■ **What this task involves**: Reformat the stretch below, from the line containing "What amount of" through the last line, as a Markdown table with the columns Number and Text, one row per line, skipping blank lines.

■ **Available data**:
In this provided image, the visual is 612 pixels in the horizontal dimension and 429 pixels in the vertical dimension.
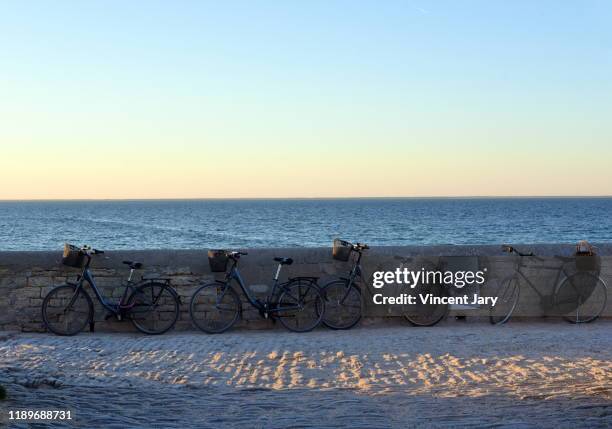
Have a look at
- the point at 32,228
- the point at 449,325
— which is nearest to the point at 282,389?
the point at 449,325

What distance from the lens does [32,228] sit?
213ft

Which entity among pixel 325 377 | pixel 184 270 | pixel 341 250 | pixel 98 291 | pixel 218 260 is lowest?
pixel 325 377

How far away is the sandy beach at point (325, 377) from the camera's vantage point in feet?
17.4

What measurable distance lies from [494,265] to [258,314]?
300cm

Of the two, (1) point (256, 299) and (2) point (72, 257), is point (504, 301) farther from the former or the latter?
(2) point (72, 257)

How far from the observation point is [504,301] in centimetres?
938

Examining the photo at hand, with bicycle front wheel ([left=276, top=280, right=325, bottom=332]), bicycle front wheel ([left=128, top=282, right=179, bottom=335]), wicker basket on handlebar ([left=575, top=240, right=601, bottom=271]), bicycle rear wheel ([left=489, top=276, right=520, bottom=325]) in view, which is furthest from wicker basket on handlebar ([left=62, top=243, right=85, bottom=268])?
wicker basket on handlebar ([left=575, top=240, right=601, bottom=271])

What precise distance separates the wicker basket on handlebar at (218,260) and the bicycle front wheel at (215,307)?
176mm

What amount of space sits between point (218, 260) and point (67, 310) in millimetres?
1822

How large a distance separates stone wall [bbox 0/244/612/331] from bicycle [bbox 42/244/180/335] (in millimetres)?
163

■ **Reply to the task**:
| Number | Text |
|---|---|
| 1 | What amount of space sits between point (218, 260) and point (67, 310) in millimetres? |
| 2 | 1822 |
| 3 | How large a distance separates stone wall [bbox 0/244/612/331] from bicycle [bbox 42/244/180/335] (in millimetres)? |
| 4 | 163 |